There was a thing that happened on a television show this weekend. No, I'm not going into specific detail (though, really, how you can cry spoilers when the book that the show is based on was published 13 years ago is a thing I do not undertand, and also, Romeo and Juliet die at the end), but yes, I am talking about Game of Thrones, and yes, people died in a violent and perhaps unexpected and unfair manner.

The reactions to this event, both those of the "OMFG what just happened?! GRRM is a murderous rat bastard!!1!" and the "what does this mean about the craft of fiction" were very interesting to me, especially as someone who bounced off the second book in the series twice and has never seen the show, and so had no emotional involvement in any of the specific characters affected.

To understand why bad things happen in fiction, we first have to understand the idea of stakes. No, not the vampire-slaying kind. But the idea that if there is no possibility that something can go wrong, it won't matter when something goes right. Now, the something that can go wrong doesn't need to be violent death. It can be the threat of being grounded for sneaking out of the house, or a souffle that falls at a key dinner, or the circumstances that thwart true love. But at some point, there needs to be the very real chance that your characters don't get what they want. They need to have something at risk, and it needs to be something that matters.

I point this out because often when a writer talks about doing something bad to her characters (sometimes killing them), the response is, well why did you do it, then? You're the writer, just don't write the scene. Even Martin, in this interview (don't click the link if you don't want to be spoiled on the specifics of a scene that was published 13 years ago) has said it was the hardest scene he ever had to write, that he loved those characters too. But if the characters we love are immune from potential consequences, then those story-lines have no (or lesser) stakes. 

There is also the idea of whether or not the consequences are earned in the world of the story - are the stakes appropriate?

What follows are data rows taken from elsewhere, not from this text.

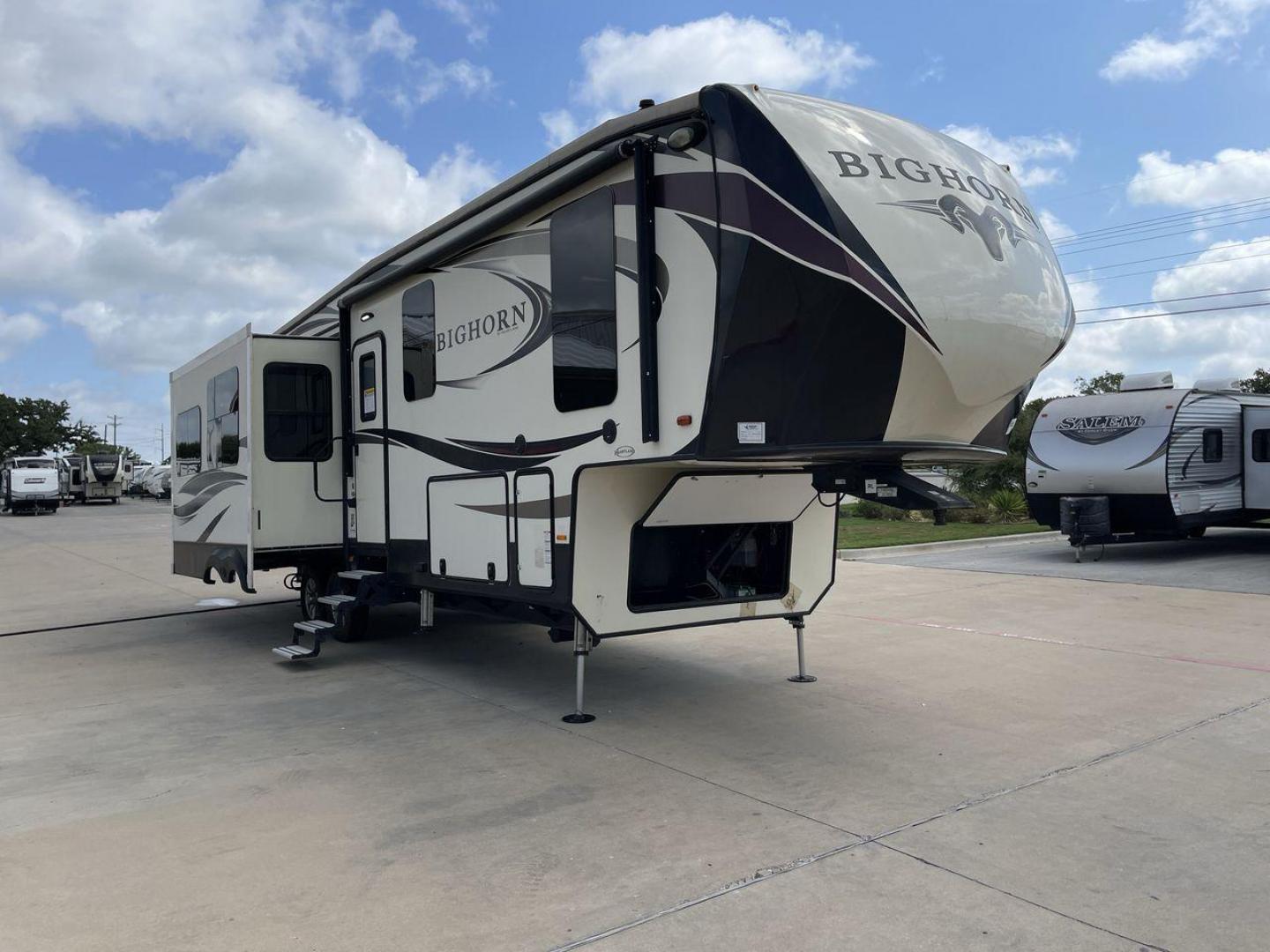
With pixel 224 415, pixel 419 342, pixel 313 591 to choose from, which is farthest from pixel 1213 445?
pixel 224 415

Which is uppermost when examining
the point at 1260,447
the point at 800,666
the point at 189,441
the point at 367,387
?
the point at 367,387

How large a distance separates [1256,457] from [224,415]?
14754mm

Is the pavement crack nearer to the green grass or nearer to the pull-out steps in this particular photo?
the pull-out steps

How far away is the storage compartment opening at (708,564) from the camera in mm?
5992

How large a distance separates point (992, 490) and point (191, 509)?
59.6 ft

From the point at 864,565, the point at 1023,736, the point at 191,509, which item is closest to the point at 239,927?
the point at 1023,736

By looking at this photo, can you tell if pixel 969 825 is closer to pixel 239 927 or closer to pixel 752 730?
pixel 752 730

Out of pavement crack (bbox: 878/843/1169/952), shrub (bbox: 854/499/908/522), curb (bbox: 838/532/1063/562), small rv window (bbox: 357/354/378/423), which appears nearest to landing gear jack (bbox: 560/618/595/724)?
pavement crack (bbox: 878/843/1169/952)

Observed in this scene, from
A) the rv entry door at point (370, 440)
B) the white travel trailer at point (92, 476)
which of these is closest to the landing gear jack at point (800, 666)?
the rv entry door at point (370, 440)

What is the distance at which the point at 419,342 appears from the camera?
729 centimetres

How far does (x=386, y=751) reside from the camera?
5352 millimetres

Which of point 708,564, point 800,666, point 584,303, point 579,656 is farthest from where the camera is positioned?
point 800,666

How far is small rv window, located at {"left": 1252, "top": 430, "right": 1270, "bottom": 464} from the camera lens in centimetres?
1508

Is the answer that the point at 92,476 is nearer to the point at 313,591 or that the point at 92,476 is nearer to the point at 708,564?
the point at 313,591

Does the bad thing that happened to the character resonate? The death of the character, the frustration of their desires, has to matter. It has to serve the story.

In the same interview linked in the above paragraph, Martin talks about how part of the reason he does kill off the characters he does, is to subvert the expectations of the reader. Stories often follow patterns - we know, for example, if what we're reading is a romance, or a revenge tragedy. So he kills characters to break that pattern. Which, I actually think is an earned consequence. Subverting the expectation of the reader, telling them that they are not in the kind of story that they think they are can be a very powerful storytelling technique.

What I wonder is, is what happens when the subversions become their own expectations? I mean, the snark is out there - GRRM can't use twitter because he's killed all 140 characters. Joss Whedon will find the character you love best, and kill them  for sport. So it's not that readers (or viewers) know the story pattern, and are surprised when it is subverted, but that they know a particular writer's story pattern, and the subversion travels full circle to become the expected.

Again in the above-linked interview, Martin says that when a character is killed, the reader should grieve, should care. And we should - the writer should grieve her character, the reader grieve the loss. And this is where we are back to stakes. If we never worry that something bad can happen to a character, we will never worry on their behalf, no matter what kind of physical or emotional jeopardy it seems they are in. We stop caring, because we know everything will be fine. The flip side of that is, of course, that if bad things happen all the time, and to all the characters, we become numb, we become immune to the grief and the loss, because we never risked getting attached in the first place.